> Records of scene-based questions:
-=-=-
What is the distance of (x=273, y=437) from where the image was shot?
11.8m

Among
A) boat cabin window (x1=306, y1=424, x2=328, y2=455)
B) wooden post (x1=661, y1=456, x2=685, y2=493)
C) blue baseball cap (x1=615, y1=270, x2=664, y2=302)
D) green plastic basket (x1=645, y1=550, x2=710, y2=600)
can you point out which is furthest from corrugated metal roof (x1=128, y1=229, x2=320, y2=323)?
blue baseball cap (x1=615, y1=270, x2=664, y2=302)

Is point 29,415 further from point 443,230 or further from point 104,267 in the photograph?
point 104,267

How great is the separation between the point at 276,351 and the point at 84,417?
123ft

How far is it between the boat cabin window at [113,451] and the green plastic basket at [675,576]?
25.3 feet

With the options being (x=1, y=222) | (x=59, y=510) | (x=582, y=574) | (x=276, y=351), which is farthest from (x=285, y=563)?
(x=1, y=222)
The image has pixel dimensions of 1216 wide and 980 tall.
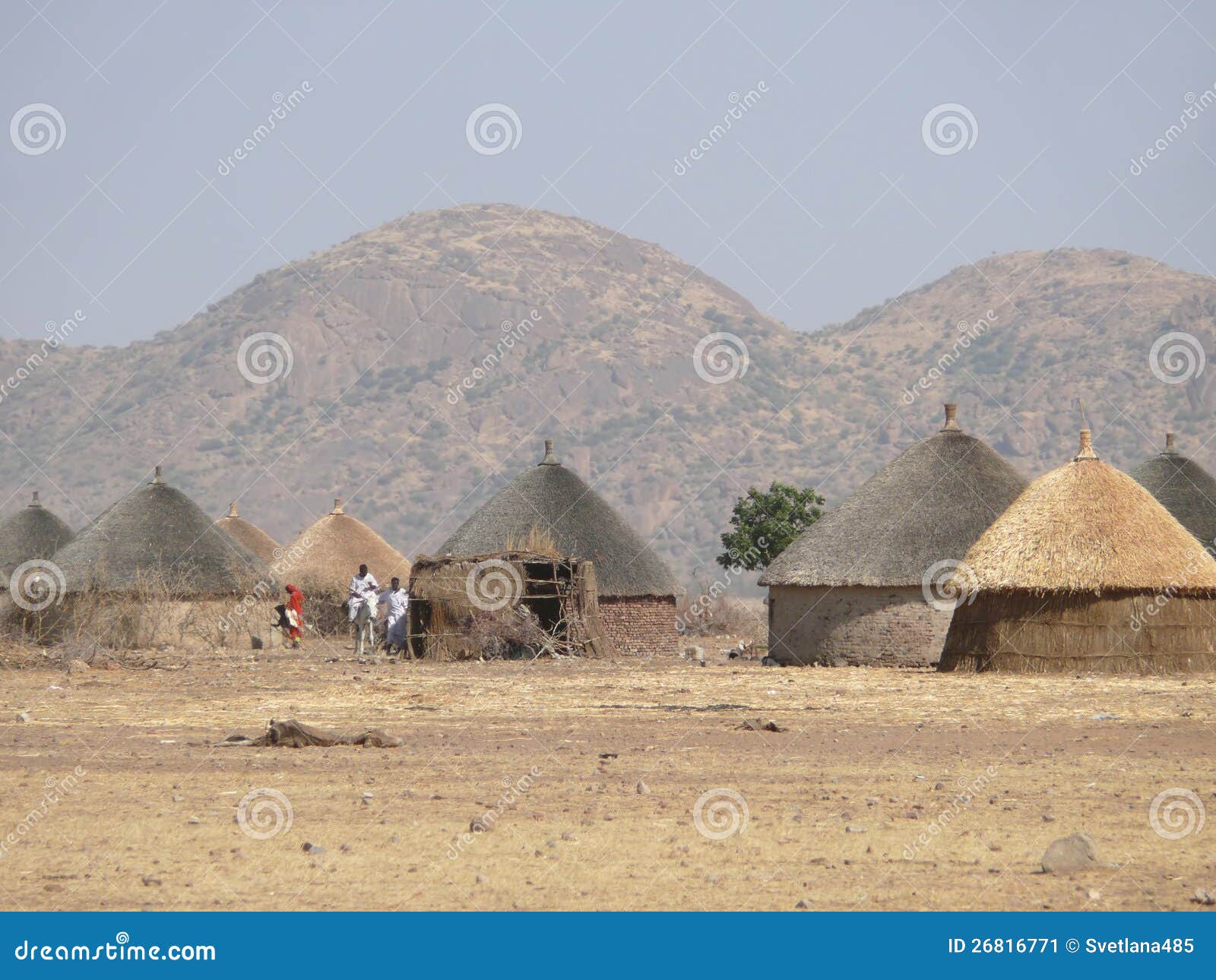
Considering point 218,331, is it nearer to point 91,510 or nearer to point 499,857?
point 91,510

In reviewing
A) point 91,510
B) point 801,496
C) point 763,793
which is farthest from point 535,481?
point 91,510

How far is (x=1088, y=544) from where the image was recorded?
22016 mm

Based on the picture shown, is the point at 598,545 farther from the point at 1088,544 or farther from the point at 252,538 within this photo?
the point at 252,538

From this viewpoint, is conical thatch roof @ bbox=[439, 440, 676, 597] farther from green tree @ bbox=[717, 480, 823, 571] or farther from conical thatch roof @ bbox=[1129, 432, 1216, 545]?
conical thatch roof @ bbox=[1129, 432, 1216, 545]

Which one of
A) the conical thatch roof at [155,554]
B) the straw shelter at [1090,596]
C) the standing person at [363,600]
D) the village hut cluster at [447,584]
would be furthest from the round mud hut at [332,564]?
the straw shelter at [1090,596]

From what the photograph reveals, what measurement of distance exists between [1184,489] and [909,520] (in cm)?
708

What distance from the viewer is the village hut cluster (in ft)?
88.8

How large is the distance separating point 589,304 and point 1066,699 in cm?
12087

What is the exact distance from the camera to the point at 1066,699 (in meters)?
17.9

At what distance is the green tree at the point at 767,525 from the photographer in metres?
37.4

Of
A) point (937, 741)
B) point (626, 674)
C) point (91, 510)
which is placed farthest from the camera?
point (91, 510)

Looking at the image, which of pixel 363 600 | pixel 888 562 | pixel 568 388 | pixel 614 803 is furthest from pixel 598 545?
pixel 568 388

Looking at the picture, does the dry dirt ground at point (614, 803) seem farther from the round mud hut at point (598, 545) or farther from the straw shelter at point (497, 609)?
the round mud hut at point (598, 545)

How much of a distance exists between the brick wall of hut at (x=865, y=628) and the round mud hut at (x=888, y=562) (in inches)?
0.5
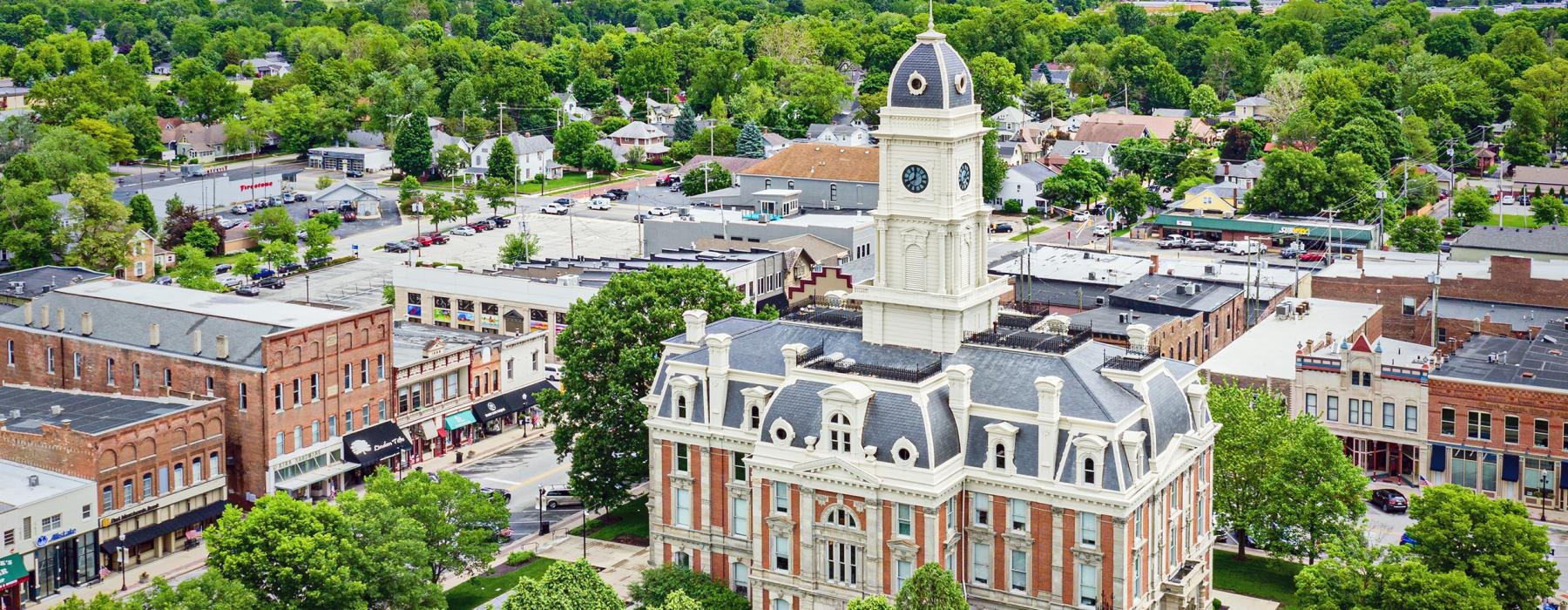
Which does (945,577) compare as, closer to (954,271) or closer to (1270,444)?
(954,271)

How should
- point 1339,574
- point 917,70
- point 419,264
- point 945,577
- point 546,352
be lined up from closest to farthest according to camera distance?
point 945,577
point 1339,574
point 917,70
point 546,352
point 419,264

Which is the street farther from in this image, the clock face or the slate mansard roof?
the clock face

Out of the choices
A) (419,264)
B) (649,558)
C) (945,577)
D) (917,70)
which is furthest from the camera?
(419,264)

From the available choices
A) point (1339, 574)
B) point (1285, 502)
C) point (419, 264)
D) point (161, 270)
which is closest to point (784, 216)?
point (419, 264)

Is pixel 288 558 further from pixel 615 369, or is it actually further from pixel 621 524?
pixel 615 369

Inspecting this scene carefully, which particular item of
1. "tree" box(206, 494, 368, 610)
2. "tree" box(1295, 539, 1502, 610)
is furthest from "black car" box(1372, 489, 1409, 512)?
"tree" box(206, 494, 368, 610)
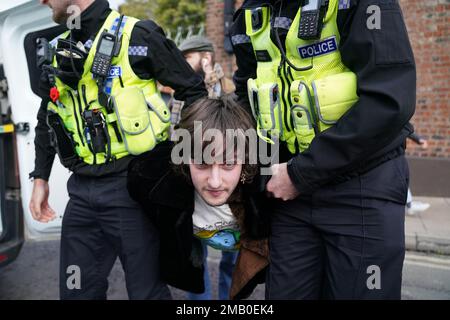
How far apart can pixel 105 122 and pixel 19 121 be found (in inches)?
41.8

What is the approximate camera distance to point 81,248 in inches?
76.0

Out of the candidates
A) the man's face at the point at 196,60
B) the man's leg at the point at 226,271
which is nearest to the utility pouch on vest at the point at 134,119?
the man's leg at the point at 226,271

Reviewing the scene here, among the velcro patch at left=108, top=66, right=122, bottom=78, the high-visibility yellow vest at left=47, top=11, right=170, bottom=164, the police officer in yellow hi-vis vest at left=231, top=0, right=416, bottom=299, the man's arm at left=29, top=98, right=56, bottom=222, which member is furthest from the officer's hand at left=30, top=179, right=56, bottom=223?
the police officer in yellow hi-vis vest at left=231, top=0, right=416, bottom=299

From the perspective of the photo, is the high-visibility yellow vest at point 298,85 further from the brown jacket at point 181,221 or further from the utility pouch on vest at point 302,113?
the brown jacket at point 181,221

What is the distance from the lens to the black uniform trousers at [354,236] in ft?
4.35

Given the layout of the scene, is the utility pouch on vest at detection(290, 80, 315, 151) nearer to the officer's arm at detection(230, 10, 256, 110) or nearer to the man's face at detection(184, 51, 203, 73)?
the officer's arm at detection(230, 10, 256, 110)

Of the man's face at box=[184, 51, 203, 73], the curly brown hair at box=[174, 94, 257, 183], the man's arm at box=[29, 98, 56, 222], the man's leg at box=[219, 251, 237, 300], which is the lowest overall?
the man's leg at box=[219, 251, 237, 300]

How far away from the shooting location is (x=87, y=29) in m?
1.87

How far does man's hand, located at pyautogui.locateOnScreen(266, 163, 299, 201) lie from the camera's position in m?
1.34

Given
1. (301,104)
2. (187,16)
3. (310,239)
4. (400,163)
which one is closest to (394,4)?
(301,104)

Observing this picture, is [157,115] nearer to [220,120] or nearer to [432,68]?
[220,120]

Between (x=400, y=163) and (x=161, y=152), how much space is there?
98 cm

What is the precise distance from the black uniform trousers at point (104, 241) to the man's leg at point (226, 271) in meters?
0.90

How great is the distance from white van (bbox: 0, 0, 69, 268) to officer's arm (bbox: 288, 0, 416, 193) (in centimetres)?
185
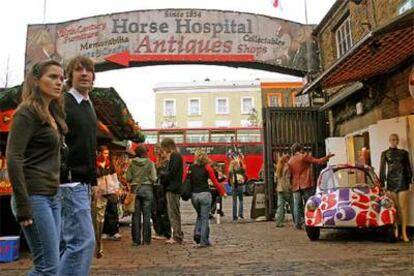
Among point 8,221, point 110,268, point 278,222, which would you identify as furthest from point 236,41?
point 110,268

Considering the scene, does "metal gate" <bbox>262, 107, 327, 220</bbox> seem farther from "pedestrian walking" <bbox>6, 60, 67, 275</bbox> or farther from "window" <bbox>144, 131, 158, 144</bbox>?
"window" <bbox>144, 131, 158, 144</bbox>

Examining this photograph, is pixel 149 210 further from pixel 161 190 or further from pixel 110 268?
pixel 110 268

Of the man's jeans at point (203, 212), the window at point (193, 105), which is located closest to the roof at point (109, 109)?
the man's jeans at point (203, 212)

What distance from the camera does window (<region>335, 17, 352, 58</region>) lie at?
14771 mm

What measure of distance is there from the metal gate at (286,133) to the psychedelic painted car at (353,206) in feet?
15.9

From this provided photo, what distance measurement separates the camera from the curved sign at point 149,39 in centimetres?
1581

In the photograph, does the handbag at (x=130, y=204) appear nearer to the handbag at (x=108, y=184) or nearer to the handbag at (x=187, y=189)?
the handbag at (x=108, y=184)

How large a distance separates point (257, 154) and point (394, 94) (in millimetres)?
22078

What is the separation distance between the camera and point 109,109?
34.8 ft

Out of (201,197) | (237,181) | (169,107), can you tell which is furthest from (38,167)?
(169,107)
-=-=-
> Stated task: Print each line of the material above exactly, with the pictures removed from your copy.

> Correct output:
What is the distance of (x=273, y=437) from where the image was shot?
11.8m

Among
A) boat cabin window (x1=306, y1=424, x2=328, y2=455)
B) wooden post (x1=661, y1=456, x2=685, y2=493)
C) blue baseball cap (x1=615, y1=270, x2=664, y2=302)
D) green plastic basket (x1=645, y1=550, x2=710, y2=600)
can you point out which is furthest from corrugated metal roof (x1=128, y1=229, x2=320, y2=323)?
blue baseball cap (x1=615, y1=270, x2=664, y2=302)

Is point 29,415 further from point 443,230 or further from point 104,267 in the photograph?
point 104,267

How great is the separation between the point at 276,351 and the point at 84,417?
123ft

How far is it between the boat cabin window at [113,451] and the green plastic basket at [675,576]?
25.3 feet

With the options being (x=1, y=222) | (x=59, y=510) | (x=582, y=574) | (x=276, y=351), which is farthest from (x=285, y=563)?
(x=1, y=222)
The image has pixel dimensions of 1216 wide and 980 tall.
Considering point 218,331, is it nearer to point 91,510 or nearer to point 499,857?
point 91,510

In reviewing
A) point 91,510
B) point 801,496
C) point 763,793
which is farthest from point 535,481?
point 91,510

How far is (x=1088, y=544) from where the image was recorded?
22016 mm

Based on the picture shown, is the point at 598,545 farther from the point at 1088,544 or farther from the point at 252,538 within this photo?
the point at 252,538

From this viewpoint, is conical thatch roof @ bbox=[439, 440, 676, 597] farther from green tree @ bbox=[717, 480, 823, 571] or farther from conical thatch roof @ bbox=[1129, 432, 1216, 545]?
conical thatch roof @ bbox=[1129, 432, 1216, 545]

Which one of
A) the conical thatch roof at [155,554]
B) the straw shelter at [1090,596]
C) the standing person at [363,600]
D) the village hut cluster at [447,584]
would be furthest from the round mud hut at [332,564]?
the straw shelter at [1090,596]

From what the photograph reveals, what measurement of distance exists between [1184,489] and [909,520] (in cm)?
708

What distance from the viewer is the village hut cluster (in ft)?
88.8

How large is the distance separating point 589,304 and point 1066,699 in cm?
12087

What is the exact distance from the camera to the point at 1066,699 (in meters)?
17.9

At what distance is the green tree at the point at 767,525 from the photographer in metres?
37.4

Of
A) point (937, 741)
B) point (626, 674)
C) point (91, 510)
which is placed farthest from the camera?
point (91, 510)

Looking at the image, which of pixel 363 600 | pixel 888 562 | pixel 568 388 | pixel 614 803 is furthest from pixel 598 545?
pixel 568 388

Looking at the picture, does the dry dirt ground at point (614, 803) seem farther from the round mud hut at point (598, 545) or farther from the straw shelter at point (497, 609)?
the round mud hut at point (598, 545)

How much of a distance exists between the brick wall of hut at (x=865, y=628) and the round mud hut at (x=888, y=562) (in inches)?
0.5
Which does (945,577) compare as, closer to (954,271) or closer to (1270,444)?
(954,271)

How should
- point 1339,574
- point 917,70
- point 419,264
- point 945,577
- point 546,352
be lined up from closest to farthest according to camera distance?
point 945,577
point 1339,574
point 917,70
point 546,352
point 419,264

Which is the street farther from in this image, the clock face or the slate mansard roof?
the clock face

Out of the choices
A) (419,264)
B) (649,558)
C) (945,577)
D) (917,70)
which is furthest from the camera?
(419,264)

From the available choices
A) point (1339, 574)
B) point (1285, 502)
C) point (419, 264)
D) point (161, 270)
which is closest to point (784, 216)?
point (419, 264)

Is pixel 288 558 further from pixel 615 369, or is it actually further from pixel 621 524?
pixel 615 369

Inspecting this scene carefully, which particular item of
1. "tree" box(206, 494, 368, 610)
2. "tree" box(1295, 539, 1502, 610)
is furthest from "black car" box(1372, 489, 1409, 512)?
"tree" box(206, 494, 368, 610)
How far apart can pixel 105 122 and pixel 19 121 be found (in inches)?
41.8

What is the approximate camera distance to point 81,248 in inches?
76.0

Out of the candidates
A) the man's face at the point at 196,60
B) the man's leg at the point at 226,271
which is nearest to the utility pouch on vest at the point at 134,119?
the man's leg at the point at 226,271

Reviewing the scene here, among the velcro patch at left=108, top=66, right=122, bottom=78, the high-visibility yellow vest at left=47, top=11, right=170, bottom=164, the police officer in yellow hi-vis vest at left=231, top=0, right=416, bottom=299, the man's arm at left=29, top=98, right=56, bottom=222, which member is furthest from the officer's hand at left=30, top=179, right=56, bottom=223?
the police officer in yellow hi-vis vest at left=231, top=0, right=416, bottom=299

From the perspective of the photo, is the high-visibility yellow vest at point 298,85 further from the brown jacket at point 181,221 or further from the utility pouch on vest at point 302,113?
the brown jacket at point 181,221

What is the distance from the lens to the black uniform trousers at [354,236] in ft?
4.35

Given the layout of the scene, is the utility pouch on vest at detection(290, 80, 315, 151) nearer to the officer's arm at detection(230, 10, 256, 110) or nearer to the man's face at detection(184, 51, 203, 73)?
the officer's arm at detection(230, 10, 256, 110)

Of the man's face at box=[184, 51, 203, 73], the curly brown hair at box=[174, 94, 257, 183], the man's arm at box=[29, 98, 56, 222], the man's leg at box=[219, 251, 237, 300], which is the lowest overall?
the man's leg at box=[219, 251, 237, 300]

How far away from the shooting location is (x=87, y=29) in m?
1.87

How far does man's hand, located at pyautogui.locateOnScreen(266, 163, 299, 201) lie from the camera's position in m?
1.34

Given
1. (301,104)
2. (187,16)
3. (310,239)
4. (400,163)
which one is closest to (394,4)?
(301,104)

Observing this picture, is [157,115] nearer to [220,120] or nearer to [432,68]?
[220,120]

Between (x=400, y=163) and (x=161, y=152), how much space is there?
98 cm

What is the precise distance from the black uniform trousers at point (104, 241) to the man's leg at point (226, 271) in meters?
0.90

How great is the distance from white van (bbox: 0, 0, 69, 268) to officer's arm (bbox: 288, 0, 416, 193) (in centimetres)?
185
Among point 8,221, point 110,268, point 278,222, which would you identify as furthest from point 236,41?
point 110,268

Considering the scene, does "metal gate" <bbox>262, 107, 327, 220</bbox> seem farther from "pedestrian walking" <bbox>6, 60, 67, 275</bbox> or farther from "window" <bbox>144, 131, 158, 144</bbox>?
"window" <bbox>144, 131, 158, 144</bbox>

Examining this photograph, is pixel 149 210 further from pixel 161 190 or further from pixel 110 268?
pixel 110 268

Of the man's jeans at point (203, 212), the window at point (193, 105), which is located closest to the roof at point (109, 109)?
the man's jeans at point (203, 212)

What distance from the camera does window (<region>335, 17, 352, 58</region>) lie at?
14771 mm

What measure of distance is there from the metal gate at (286,133) to the psychedelic painted car at (353,206) in feet?
15.9

From this provided photo, what distance measurement separates the camera from the curved sign at point 149,39 in centimetres?
1581

In the photograph, does the handbag at (x=130, y=204) appear nearer to the handbag at (x=108, y=184) or nearer to the handbag at (x=187, y=189)?
the handbag at (x=108, y=184)

How large a distance separates point (257, 154) and point (394, 94) (in millimetres)?
22078

What is the separation distance between the camera and point 109,109?
34.8 ft

Out of (201,197) | (237,181) | (169,107), can you tell which is furthest from (38,167)?
(169,107)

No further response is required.